How Does Ultrasonic Pulse Velocity Work?
A standard Ultrasonic Pulse Velocity (UPV) equipment consists of two transducers (1 sending and 1 receiving transducer), connected to a pulse generator and data logger.
The Concept Behind Ultrasonic Pulse Velocity
The concept behind the technology is measuring the travel time of acoustic waves in a medium, and correlating them to the elastic properties and density of the material. The travel time of ultrasonic waves reflects the internal condition of the test area. In general, for a given test path, higher travel time can generally represent low-quality concrete with more anomalies and deficiencies, while shorter transit time is correlated to high-quality concrete with fewer anomalies. Once the ultrasonic wave spreads within the test area, the wave is reflected in the boundary of anomalies resulting in an increase in the transit time of the signal.

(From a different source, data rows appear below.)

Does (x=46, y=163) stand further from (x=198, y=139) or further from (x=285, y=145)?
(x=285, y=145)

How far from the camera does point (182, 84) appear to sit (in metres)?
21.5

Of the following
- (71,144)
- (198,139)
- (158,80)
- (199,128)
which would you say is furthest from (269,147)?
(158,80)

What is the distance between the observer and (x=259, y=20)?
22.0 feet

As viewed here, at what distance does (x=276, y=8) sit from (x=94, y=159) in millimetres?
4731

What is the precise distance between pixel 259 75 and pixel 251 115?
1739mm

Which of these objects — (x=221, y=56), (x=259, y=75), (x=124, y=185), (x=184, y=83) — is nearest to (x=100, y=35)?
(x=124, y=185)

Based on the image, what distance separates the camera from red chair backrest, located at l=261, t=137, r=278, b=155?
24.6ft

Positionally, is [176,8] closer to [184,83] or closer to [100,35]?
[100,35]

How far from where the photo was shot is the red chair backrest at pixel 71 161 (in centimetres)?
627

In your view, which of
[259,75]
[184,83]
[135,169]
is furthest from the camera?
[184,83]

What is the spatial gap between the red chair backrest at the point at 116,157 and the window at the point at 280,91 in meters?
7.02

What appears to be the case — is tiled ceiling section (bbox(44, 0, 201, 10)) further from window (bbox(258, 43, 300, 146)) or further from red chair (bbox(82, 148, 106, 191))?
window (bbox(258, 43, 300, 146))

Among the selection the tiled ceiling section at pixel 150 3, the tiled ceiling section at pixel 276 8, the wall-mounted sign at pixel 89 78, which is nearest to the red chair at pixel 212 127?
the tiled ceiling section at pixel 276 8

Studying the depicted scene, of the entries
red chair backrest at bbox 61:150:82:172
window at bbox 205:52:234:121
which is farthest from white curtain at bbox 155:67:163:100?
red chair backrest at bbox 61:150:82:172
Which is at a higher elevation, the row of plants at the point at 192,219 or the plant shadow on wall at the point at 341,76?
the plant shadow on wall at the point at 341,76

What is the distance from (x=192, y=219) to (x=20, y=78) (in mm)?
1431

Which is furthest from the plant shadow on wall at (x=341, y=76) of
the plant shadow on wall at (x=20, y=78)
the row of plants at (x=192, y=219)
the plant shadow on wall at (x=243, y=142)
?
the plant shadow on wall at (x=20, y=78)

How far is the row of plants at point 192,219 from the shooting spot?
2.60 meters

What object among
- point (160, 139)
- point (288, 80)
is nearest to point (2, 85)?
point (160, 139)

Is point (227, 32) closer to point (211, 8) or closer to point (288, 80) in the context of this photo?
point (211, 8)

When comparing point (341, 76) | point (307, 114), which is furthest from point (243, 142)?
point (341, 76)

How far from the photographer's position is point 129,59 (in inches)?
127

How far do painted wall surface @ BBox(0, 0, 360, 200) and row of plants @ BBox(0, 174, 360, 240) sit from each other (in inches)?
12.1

Different configurations of transducers can be used to perform a UPV test. This includes direct transmission, semi-direct transmission, and indirect (surface) transmission. Figure above shows different configurations of transducer based on the access to the surface of test area. The ultrasonic velocity is prone to signal travel trajectory that is defined by the transducer configurations. Figure below is a representation of the effect of concrete anomalies and deficiencies on the acoustic wave travel time and the corresponding velocity throughout a given trajectory (ACI 228.2R, 2013).
Bonding Agent - Concrete-Transducer contact
The UPV transducers must be in full contact with the concrete surface; otherwise, the air pocket between the transducer and concrete may result in measurement error (i.e. inaccurate measurement of transit time). One reason is that only a negligible amount of wave energy will be transmitted when there is poor contact. Different bonding agents can be used to eliminate air pockets and to assure good contact (e.g. petroleum jelly, grease, liquid soap, and kaolin-glycerol paste). It is recommended to make the couplant layer as thin as possible.

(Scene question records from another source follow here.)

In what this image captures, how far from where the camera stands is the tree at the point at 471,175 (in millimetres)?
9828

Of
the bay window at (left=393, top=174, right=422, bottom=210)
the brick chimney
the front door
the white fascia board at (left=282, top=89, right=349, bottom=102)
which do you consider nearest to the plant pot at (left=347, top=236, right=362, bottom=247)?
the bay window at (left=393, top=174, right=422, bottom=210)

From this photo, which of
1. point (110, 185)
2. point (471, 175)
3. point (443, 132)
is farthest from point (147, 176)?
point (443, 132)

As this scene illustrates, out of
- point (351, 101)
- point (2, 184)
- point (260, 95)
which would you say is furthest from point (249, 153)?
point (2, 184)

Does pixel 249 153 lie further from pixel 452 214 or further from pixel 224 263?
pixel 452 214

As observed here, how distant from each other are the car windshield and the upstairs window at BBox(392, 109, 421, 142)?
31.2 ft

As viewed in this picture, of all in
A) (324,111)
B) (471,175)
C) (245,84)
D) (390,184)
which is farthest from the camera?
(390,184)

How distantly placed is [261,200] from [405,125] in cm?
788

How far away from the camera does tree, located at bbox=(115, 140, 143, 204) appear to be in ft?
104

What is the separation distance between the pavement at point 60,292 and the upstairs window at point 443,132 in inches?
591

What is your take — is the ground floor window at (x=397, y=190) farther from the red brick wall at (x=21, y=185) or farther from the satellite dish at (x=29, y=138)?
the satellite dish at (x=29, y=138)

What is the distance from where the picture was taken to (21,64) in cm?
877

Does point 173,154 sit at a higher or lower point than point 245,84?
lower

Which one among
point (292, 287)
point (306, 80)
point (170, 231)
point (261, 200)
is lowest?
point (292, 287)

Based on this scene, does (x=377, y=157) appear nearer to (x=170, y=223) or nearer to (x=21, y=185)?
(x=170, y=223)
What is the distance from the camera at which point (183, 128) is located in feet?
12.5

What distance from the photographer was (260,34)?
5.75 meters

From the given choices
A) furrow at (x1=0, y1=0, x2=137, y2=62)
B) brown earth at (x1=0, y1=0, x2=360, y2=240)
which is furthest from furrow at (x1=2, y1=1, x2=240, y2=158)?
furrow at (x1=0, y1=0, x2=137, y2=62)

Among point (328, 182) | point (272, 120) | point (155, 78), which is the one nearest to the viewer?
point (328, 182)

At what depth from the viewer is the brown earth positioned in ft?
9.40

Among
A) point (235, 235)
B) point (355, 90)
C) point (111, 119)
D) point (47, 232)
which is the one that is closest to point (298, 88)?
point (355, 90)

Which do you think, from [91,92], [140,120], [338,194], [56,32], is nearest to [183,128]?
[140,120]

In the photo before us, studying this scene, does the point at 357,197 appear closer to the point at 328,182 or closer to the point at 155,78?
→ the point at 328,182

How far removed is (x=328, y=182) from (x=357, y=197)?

Applications of Ultrasonic Pulse Velocity for Concrete
The Ultrasonic Pulse Velocity (UPV) test can be used to assess different parameters of concrete. It can be used to assess the quality and uniformity of concrete, as well as estimate the concrete strength (when combined with Rebound Hammer). The following summarized the key applications of UPV method in evaluating concrete structures.
UPV – Influencing Parameters
In order to conduct reliable ultrasonic testing of concrete, the surface of concrete should be clean, and free of dust. The following summarizes the key factors to conduct a reliable UPV measurement in the field.
- A suitable bonding agent is needed to establish an ideal connection between concrete and UPV transducers.
- Effect of Steel Rebar: Special attention should be given to rebar in concrete since the wave travel speed in metal is much higher than in concrete. The interpretation of test results in heavily reinforced concrete is somewhat difficult.
- UPV Configuration: The direct configuration is the most ideal for getting reliable readings; however, the use of this configuration is mainly limited to concrete specimens in the laboratory.